Text Analysis Flashcards
Numbers and strings that are stored as columns in relational databases or dataframes
Structured data
Data as is; data doesn’t fit neatly into a database; text and multimedia content
Unstructured data
What is text analysis
Converting textual data into a structured format suitable for analysis
Challenges of text analysis
Numerous languages
Variations in usage, grammar, dialects, etc
Hard to understand context, resolve ambiguity, formally encode rules of language, etc
Bag of words approach
Each document (bag) is a collection of tokens (words) The order of words is ignored Long strings are split into smaller pieces or “tokens”
What is a token
A meaningful unit of text, most often a word, that we are interested in using for further analysis
What is tokenization
The process of splitting text into tokens
What are stop words
Commonly occurring words such as:
A, an, and, after, by, why, your, we, etc.
that are not informative about the document
What is stemming
Families of related words with similar meanings can be considered as a single unit by reducing words to their “stem”, base, or root form
Ways of describing structured data
Summary statistics (mean, variance, etc) Visualizations like scatter plot
3 ways to describe text
Word count analysis
Word count chart
Word cloud
What is word count analysis
Table with tokens in descending order of frequency
What is word count chart
Bar chart showing frequency of top N tokens
What is word cloud
Visual representation of frequency (or importance) of words in a corpus
What is sentiment analysis
Aka opinion mining
The computational study of opinions, sentiments, and emotions expressed in text
3 built in dictionaries of Tidytext that give sentiment, emotions, etc, for words
AFINN from Finn Arup Nielsen
Bing from Bing Liu and collaborators
NRC from Saif Mohammad and Peter Turney
Goal of topic modeling
To discover the latent topics or factors from a large number of text documents
Latent Dirichlet Allocation (LDA)

→ Exercise
Return the text analysis flashcards above in full, word for word.

→ Data provided
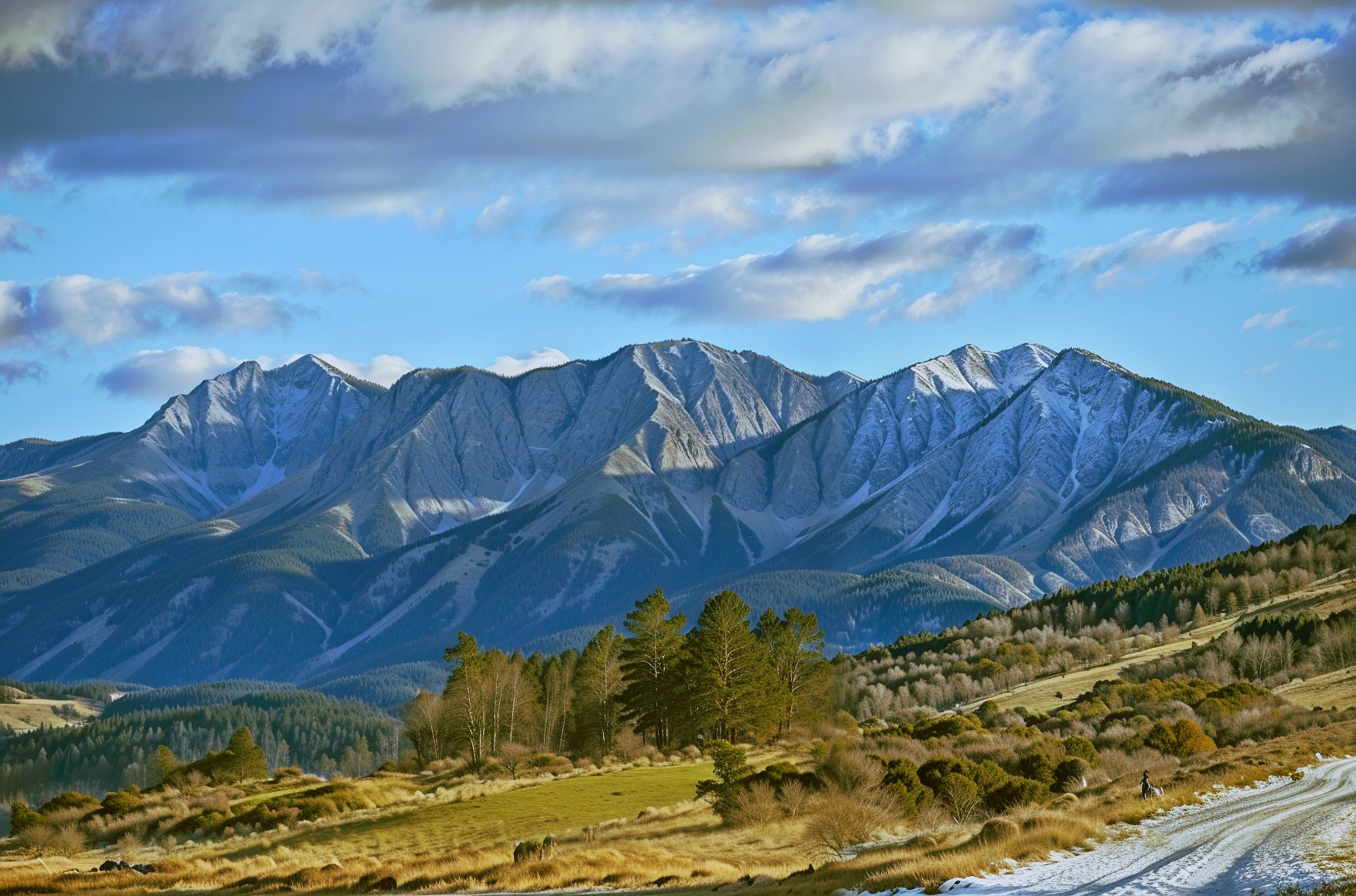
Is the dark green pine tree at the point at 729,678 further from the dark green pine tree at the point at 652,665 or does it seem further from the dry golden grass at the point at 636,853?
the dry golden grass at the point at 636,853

--

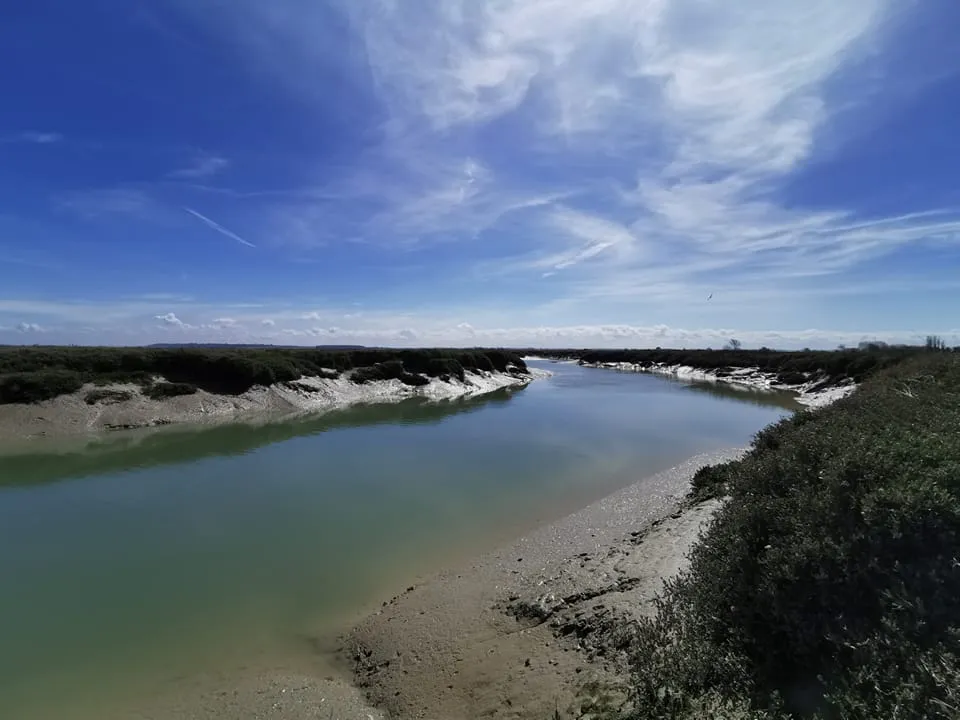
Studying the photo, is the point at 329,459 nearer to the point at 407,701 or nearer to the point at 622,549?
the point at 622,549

→ Task solution
Text Analysis Flashcards
Numbers and strings that are stored as columns in relational databases or dataframes
Structured data
Data as is; data doesn’t fit neatly into a database; text and multimedia content
Unstructured data
What is text analysis
Converting textual data into a structured format suitable for analysis
Challenges of text analysis
Numerous languages
Variations in usage, grammar, dialects, etc
Hard to understand context, resolve ambiguity, formally encode rules of language, etc
Bag of words approach
Each document (bag) is a collection of tokens (words) The order of words is ignored Long strings are split into smaller pieces or “tokens”
What is a token
A meaningful unit of text, most often a word, that we are interested in using for further analysis
What is tokenization
The process of splitting text into tokens
What are stop words
Commonly occurring words such as:
A, an, and, after, by, why, your, we, etc.
that are not informative about the document
What is stemming
Families of related words with similar meanings can be considered as a single unit by reducing words to their “stem”, base, or root form
Ways of describing structured data
Summary statistics (mean, variance, etc) Visualizations like scatter plot
3 ways to describe text
Word count analysis
Word count chart
Word cloud
What is word count analysis
Table with tokens in descending order of frequency
What is word count chart
Bar chart showing frequency of top N tokens
What is word cloud
Visual representation of frequency (or importance) of words in a corpus
What is sentiment analysis
Aka opinion mining
The computational study of opinions, sentiments, and emotions expressed in text
3 built in dictionaries of Tidytext that give sentiment, emotions, etc, for words
AFINN from Finn Arup Nielsen
Bing from Bing Liu and collaborators
NRC from Saif Mohammad and Peter Turney
Goal of topic modeling
To discover the latent topics or factors from a large number of text documents
Latent Dirichlet Allocation (LDA)